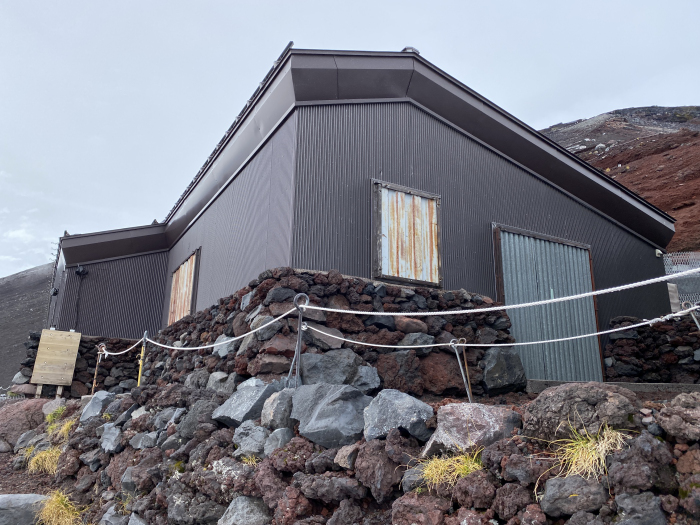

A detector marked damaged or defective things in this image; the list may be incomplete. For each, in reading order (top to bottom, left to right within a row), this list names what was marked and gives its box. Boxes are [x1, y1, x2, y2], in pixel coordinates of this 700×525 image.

rusty plywood panel [374, 181, 440, 286]
rusty plywood panel [165, 250, 196, 324]
rusty plywood panel [29, 330, 80, 386]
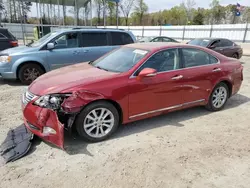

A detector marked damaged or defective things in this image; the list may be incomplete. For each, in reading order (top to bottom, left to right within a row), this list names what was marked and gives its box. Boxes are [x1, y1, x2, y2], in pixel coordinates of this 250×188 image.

detached bumper piece on ground [0, 125, 33, 164]
damaged front bumper [22, 102, 65, 149]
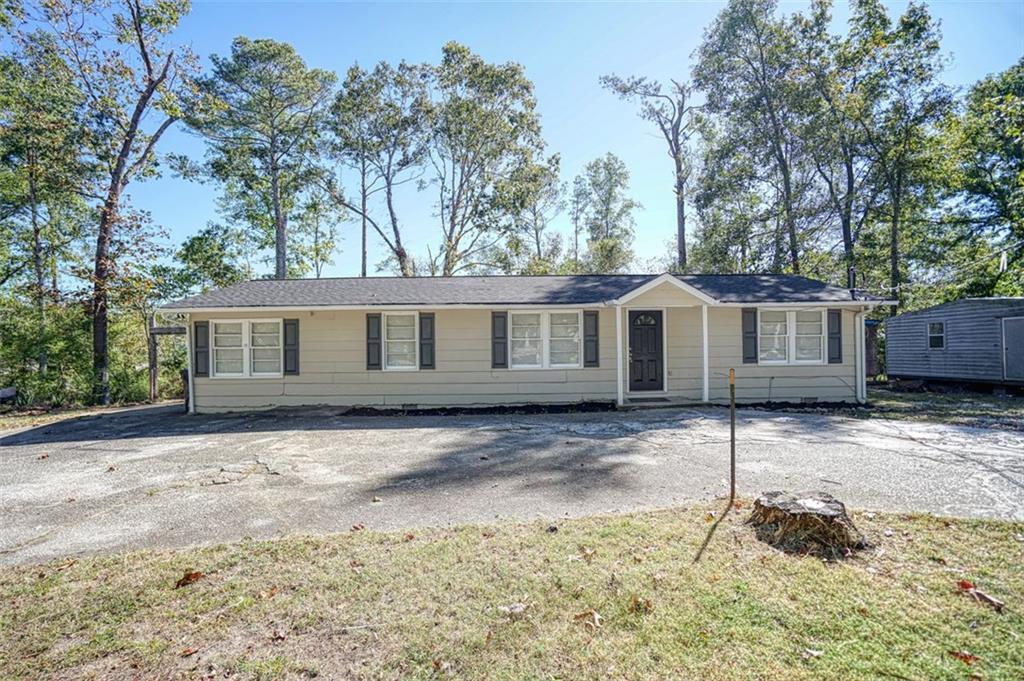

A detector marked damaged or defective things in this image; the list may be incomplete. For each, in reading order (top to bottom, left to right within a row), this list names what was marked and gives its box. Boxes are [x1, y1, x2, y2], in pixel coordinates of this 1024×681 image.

cracked asphalt driveway [0, 402, 1020, 564]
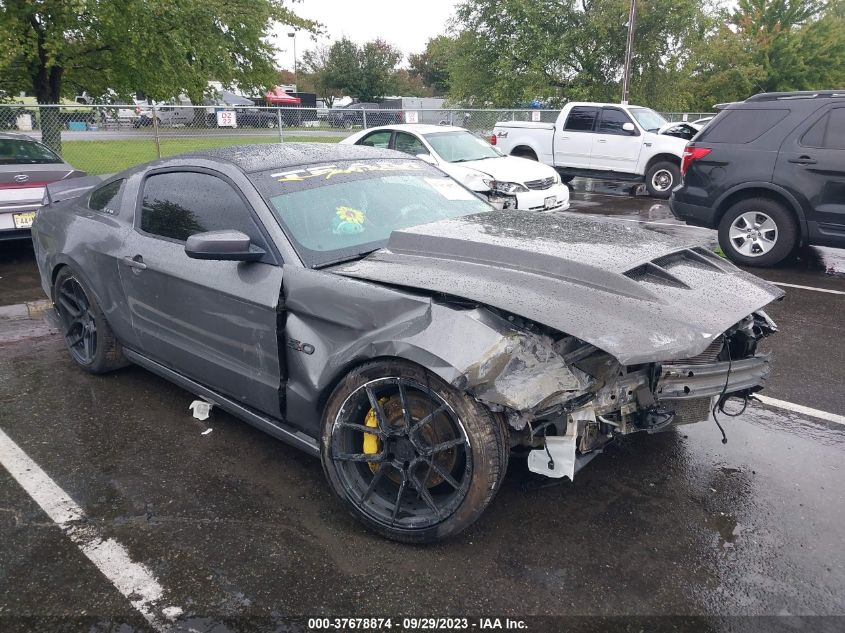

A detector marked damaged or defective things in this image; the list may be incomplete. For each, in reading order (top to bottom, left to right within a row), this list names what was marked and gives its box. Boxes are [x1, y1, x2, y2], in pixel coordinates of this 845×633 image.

crashed gray mustang gt [34, 143, 784, 544]
crumpled front end [454, 308, 780, 482]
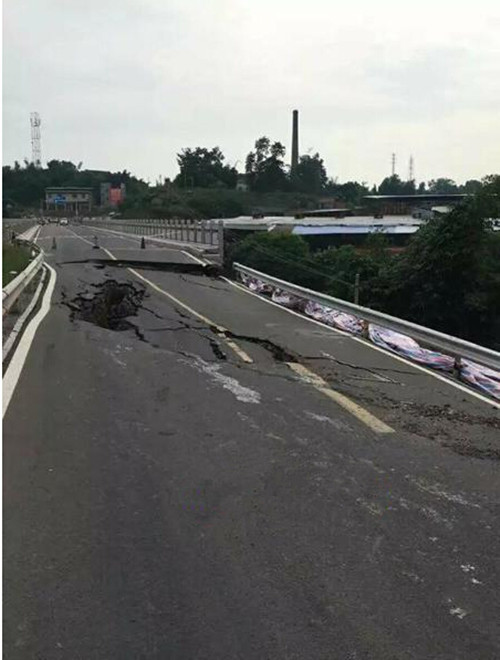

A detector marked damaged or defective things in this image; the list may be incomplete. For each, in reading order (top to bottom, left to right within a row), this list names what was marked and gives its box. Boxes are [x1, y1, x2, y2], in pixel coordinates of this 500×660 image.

cracked asphalt [3, 223, 500, 660]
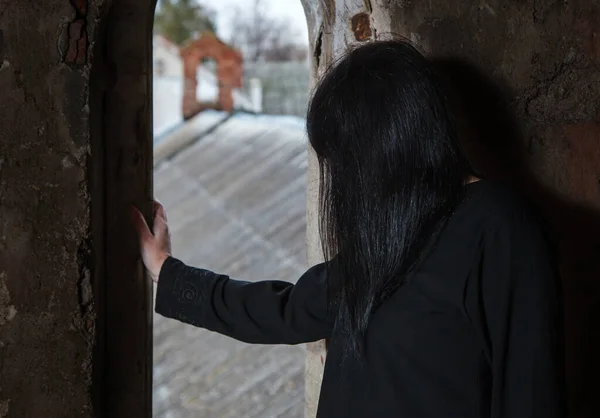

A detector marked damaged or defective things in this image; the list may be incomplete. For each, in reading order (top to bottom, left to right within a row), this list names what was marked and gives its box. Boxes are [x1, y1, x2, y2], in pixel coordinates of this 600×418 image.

cracked wall surface [0, 0, 102, 414]
cracked wall surface [390, 1, 600, 416]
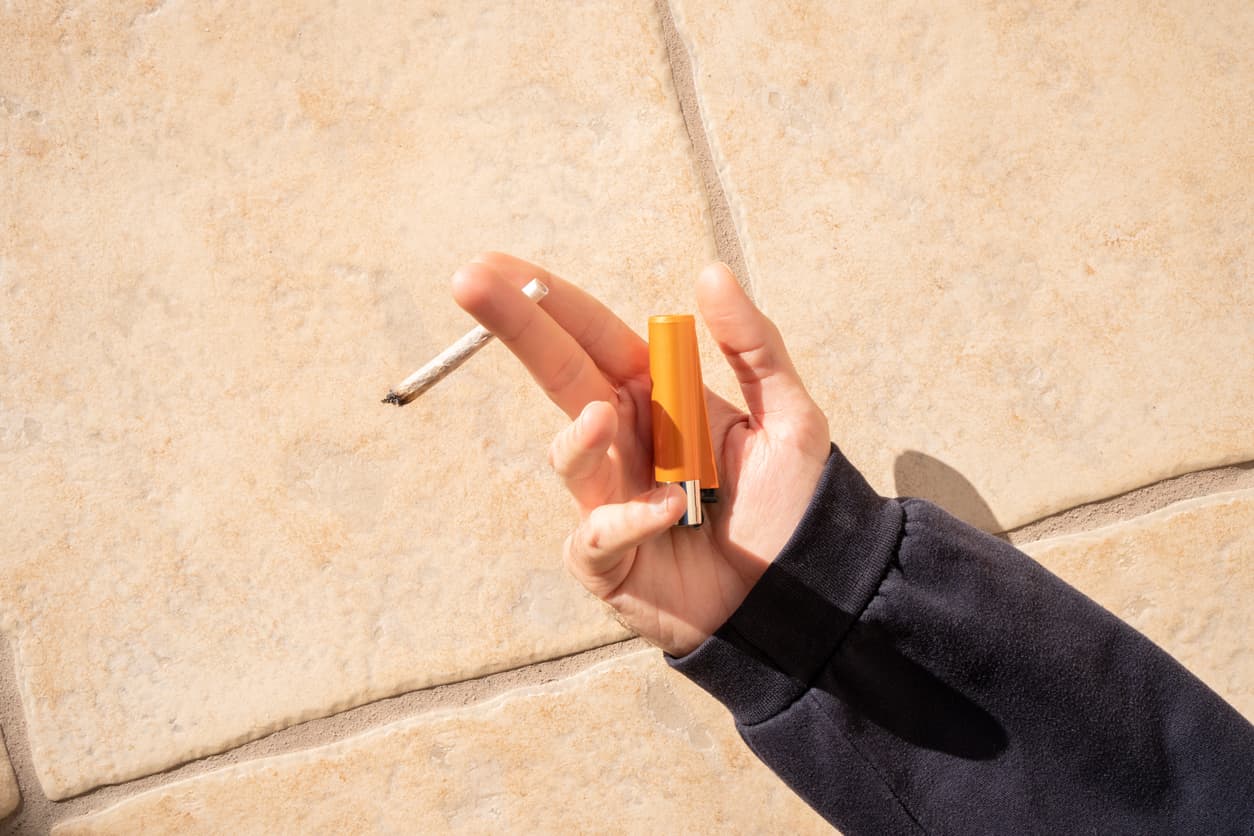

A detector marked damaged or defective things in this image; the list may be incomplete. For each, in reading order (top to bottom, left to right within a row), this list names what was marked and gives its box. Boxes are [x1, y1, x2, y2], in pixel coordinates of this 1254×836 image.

cracked tile surface [672, 0, 1254, 528]
cracked tile surface [2, 0, 717, 797]
cracked tile surface [1028, 491, 1254, 721]
cracked tile surface [0, 726, 16, 822]
cracked tile surface [51, 651, 832, 836]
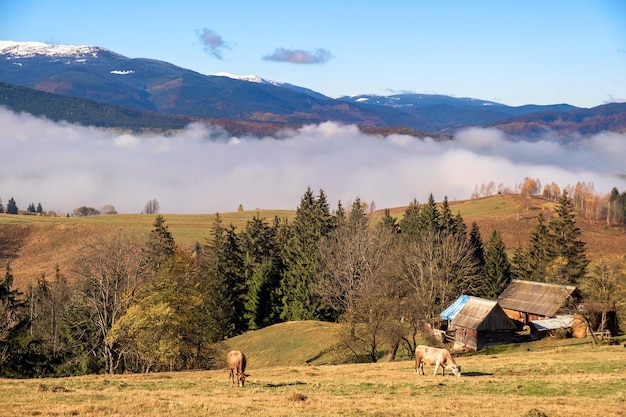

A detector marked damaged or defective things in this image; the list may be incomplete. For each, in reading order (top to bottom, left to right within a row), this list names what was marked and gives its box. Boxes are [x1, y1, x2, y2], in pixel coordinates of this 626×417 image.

══════════════════════════════

# Aim:
Format every line of the data above as a JSON list of strings, one string per line, leaving out blank lines and the picture lines.

# Output of the exercise:
[
  "A detector marked damaged or defective things in this image; the list may be incomplete. For each, in reading order (top to bottom, left to right within a row), this list names what was marked and gives its box. Boxes are [x1, y1, x2, y2], in pixel coordinates of this 700×525 image.",
  "rusty plywood panel [374, 181, 440, 286]",
  "rusty plywood panel [165, 250, 196, 324]",
  "rusty plywood panel [29, 330, 80, 386]",
  "A detector marked damaged or defective things in this image; the list may be incomplete. For each, in reading order (top to bottom, left to right within a row), this list names what was marked and gives its box. Boxes are [x1, y1, x2, y2], in pixel coordinates of this 250×188 image.",
  "detached bumper piece on ground [0, 125, 33, 164]",
  "damaged front bumper [22, 102, 65, 149]",
  "A detector marked damaged or defective things in this image; the list may be incomplete. For each, in reading order (top to bottom, left to right within a row), this list names what was marked and gives its box. Boxes are [x1, y1, x2, y2], in pixel coordinates of this 1024×681 image.",
  "cracked asphalt driveway [0, 402, 1020, 564]",
  "A detector marked damaged or defective things in this image; the list may be incomplete. For each, in reading order (top to bottom, left to right within a row), this list names what was marked and gives its box. Boxes are [x1, y1, x2, y2], in pixel coordinates of this 845×633 image.",
  "crashed gray mustang gt [34, 143, 784, 544]",
  "crumpled front end [454, 308, 780, 482]",
  "A detector marked damaged or defective things in this image; the list may be incomplete. For each, in reading order (top to bottom, left to right within a row), this list names what was marked and gives its box. Boxes are [x1, y1, x2, y2], in pixel coordinates of this 500×660 image.",
  "cracked asphalt [3, 223, 500, 660]",
  "A detector marked damaged or defective things in this image; the list may be incomplete. For each, in reading order (top to bottom, left to right within a row), this list names what was marked and gives its box. Boxes are [x1, y1, x2, y2], in pixel coordinates of this 600×418 image.",
  "cracked wall surface [0, 0, 102, 414]",
  "cracked wall surface [390, 1, 600, 416]",
  "A detector marked damaged or defective things in this image; the list may be incomplete. For each, in reading order (top to bottom, left to right within a row), this list names what was marked and gives its box. Boxes are [x1, y1, x2, y2], in pixel coordinates of this 1254×836 image.",
  "cracked tile surface [672, 0, 1254, 528]",
  "cracked tile surface [2, 0, 717, 797]",
  "cracked tile surface [1028, 491, 1254, 721]",
  "cracked tile surface [0, 726, 16, 822]",
  "cracked tile surface [51, 651, 832, 836]",
  "A detector marked damaged or defective things in this image; the list may be incomplete. For each, in reading order (top to bottom, left to right within a row), this list names what was marked and gives its box. Boxes are [x1, y1, x2, y2], in pixel coordinates of this 626×417 image."
]